── DATASET RECORDS
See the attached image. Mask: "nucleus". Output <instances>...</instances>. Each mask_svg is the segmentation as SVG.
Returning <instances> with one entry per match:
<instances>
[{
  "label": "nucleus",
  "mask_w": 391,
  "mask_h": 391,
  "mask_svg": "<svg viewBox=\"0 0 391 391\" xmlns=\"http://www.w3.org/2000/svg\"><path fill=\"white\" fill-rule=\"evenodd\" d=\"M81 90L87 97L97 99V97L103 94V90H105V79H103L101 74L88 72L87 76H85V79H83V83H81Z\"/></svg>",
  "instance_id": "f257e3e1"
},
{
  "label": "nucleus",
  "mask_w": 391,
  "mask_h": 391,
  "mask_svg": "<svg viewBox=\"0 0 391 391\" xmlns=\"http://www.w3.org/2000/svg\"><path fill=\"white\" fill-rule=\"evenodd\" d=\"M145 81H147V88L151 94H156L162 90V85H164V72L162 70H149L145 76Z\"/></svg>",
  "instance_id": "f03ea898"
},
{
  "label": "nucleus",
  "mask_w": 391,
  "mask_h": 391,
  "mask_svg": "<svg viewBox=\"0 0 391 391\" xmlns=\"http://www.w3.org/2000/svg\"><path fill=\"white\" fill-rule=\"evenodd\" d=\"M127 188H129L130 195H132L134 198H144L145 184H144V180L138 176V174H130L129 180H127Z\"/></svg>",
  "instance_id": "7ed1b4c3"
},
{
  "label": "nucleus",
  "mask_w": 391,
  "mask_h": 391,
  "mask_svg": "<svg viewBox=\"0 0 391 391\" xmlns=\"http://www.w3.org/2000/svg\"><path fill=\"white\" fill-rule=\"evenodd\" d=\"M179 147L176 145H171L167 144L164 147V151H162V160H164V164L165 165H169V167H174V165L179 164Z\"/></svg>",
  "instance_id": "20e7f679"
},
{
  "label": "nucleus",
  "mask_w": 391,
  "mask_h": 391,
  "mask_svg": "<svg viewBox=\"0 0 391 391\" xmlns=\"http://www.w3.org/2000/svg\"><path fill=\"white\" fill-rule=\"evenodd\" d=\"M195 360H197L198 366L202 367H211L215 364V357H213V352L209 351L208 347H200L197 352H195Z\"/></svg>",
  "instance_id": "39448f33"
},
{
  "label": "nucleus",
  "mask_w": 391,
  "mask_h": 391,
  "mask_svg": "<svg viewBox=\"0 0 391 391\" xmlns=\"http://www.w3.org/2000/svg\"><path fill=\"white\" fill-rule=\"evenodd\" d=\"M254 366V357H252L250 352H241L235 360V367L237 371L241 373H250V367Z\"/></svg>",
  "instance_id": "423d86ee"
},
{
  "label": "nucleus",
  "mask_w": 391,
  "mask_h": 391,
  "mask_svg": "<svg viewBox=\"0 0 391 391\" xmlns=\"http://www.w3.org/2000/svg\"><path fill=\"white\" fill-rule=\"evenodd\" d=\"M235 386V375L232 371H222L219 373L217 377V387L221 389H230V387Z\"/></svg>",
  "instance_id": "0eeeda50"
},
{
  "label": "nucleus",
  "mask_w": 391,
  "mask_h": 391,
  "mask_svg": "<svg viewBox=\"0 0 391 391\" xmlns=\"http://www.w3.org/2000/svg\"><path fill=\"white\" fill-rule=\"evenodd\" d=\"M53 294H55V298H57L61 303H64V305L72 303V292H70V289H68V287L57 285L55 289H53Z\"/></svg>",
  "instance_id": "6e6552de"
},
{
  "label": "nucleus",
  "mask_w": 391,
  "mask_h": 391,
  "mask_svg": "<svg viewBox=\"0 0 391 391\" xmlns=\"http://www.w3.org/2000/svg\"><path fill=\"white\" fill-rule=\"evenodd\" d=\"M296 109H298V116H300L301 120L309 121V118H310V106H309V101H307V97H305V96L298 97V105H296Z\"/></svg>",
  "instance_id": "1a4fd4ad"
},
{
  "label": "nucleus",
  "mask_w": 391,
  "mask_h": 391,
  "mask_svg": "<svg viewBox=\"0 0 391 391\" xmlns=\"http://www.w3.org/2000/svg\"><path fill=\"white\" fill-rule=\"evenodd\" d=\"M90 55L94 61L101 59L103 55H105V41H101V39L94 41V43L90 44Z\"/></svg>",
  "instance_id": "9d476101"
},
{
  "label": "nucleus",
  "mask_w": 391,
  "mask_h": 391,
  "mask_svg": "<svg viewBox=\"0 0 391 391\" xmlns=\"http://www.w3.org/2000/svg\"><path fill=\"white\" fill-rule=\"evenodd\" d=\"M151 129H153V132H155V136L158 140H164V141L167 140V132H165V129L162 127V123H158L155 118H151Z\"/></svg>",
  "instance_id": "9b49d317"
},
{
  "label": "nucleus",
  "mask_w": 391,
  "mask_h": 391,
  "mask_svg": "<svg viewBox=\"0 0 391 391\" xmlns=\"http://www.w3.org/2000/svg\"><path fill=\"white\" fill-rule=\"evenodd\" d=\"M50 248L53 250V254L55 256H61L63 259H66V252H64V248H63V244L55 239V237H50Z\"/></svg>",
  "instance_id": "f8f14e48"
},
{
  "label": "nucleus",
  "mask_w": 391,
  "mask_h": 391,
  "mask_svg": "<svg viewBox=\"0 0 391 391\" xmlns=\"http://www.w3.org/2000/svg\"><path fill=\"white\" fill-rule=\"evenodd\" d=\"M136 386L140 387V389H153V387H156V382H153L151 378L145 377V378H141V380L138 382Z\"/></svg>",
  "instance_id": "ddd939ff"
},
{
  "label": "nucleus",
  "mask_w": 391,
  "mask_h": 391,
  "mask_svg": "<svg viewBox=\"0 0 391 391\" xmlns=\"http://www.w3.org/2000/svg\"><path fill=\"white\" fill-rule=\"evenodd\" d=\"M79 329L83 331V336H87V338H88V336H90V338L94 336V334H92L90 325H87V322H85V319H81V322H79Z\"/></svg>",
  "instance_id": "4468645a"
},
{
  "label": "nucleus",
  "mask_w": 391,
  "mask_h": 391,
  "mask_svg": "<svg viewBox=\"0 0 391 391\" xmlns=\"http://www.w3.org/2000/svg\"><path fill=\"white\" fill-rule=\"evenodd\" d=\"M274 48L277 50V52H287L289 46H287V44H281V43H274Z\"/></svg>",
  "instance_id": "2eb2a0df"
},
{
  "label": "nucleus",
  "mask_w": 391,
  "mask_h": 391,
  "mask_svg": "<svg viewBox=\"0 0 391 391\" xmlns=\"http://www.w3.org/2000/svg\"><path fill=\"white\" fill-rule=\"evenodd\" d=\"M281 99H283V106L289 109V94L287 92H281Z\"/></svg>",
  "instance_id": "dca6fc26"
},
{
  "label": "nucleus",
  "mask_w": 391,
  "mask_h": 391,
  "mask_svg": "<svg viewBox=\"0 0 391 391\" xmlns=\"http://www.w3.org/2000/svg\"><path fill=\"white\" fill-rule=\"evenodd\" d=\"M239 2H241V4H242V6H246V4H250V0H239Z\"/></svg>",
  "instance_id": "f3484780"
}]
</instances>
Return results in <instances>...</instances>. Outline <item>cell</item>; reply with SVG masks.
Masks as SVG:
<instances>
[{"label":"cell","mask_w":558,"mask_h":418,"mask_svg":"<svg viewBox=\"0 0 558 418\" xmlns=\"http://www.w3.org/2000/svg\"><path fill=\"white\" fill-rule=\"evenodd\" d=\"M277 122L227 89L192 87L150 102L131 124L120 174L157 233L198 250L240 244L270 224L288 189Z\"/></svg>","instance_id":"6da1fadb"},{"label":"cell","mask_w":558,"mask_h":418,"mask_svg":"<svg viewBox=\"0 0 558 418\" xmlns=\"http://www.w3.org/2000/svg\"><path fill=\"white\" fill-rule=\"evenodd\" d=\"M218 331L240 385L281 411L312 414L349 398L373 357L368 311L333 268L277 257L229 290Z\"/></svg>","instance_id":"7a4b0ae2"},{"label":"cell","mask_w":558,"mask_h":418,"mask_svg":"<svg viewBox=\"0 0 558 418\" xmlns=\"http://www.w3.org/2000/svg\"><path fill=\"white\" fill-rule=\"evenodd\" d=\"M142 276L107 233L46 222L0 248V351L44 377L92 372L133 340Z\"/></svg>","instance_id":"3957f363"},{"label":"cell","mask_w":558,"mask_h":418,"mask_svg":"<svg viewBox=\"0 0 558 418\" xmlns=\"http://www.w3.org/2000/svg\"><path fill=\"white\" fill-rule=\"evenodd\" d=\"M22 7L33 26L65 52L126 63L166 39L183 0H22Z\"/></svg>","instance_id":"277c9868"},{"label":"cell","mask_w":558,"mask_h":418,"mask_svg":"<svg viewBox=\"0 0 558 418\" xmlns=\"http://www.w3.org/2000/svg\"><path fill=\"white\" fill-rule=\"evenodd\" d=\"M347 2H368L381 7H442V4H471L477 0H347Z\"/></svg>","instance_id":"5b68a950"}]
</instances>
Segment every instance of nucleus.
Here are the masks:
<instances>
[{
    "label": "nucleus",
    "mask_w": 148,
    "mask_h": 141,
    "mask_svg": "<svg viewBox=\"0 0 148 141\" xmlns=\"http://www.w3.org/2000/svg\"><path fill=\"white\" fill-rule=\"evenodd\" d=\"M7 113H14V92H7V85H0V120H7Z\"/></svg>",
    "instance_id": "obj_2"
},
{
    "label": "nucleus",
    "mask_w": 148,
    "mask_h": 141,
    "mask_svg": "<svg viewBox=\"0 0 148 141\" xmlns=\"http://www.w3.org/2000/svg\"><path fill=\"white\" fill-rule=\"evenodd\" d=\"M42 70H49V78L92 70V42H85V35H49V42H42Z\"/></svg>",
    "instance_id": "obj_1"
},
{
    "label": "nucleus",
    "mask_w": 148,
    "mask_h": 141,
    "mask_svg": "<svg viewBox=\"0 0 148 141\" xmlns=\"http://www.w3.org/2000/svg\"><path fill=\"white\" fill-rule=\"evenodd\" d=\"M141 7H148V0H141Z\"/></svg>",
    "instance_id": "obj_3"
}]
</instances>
────
TASK BRIEF: Report every line in the listing above that contains the word "with".

RESULT:
Returning <instances> with one entry per match:
Return results in <instances>...</instances>. Outline <item>cell</item>; reply with SVG masks.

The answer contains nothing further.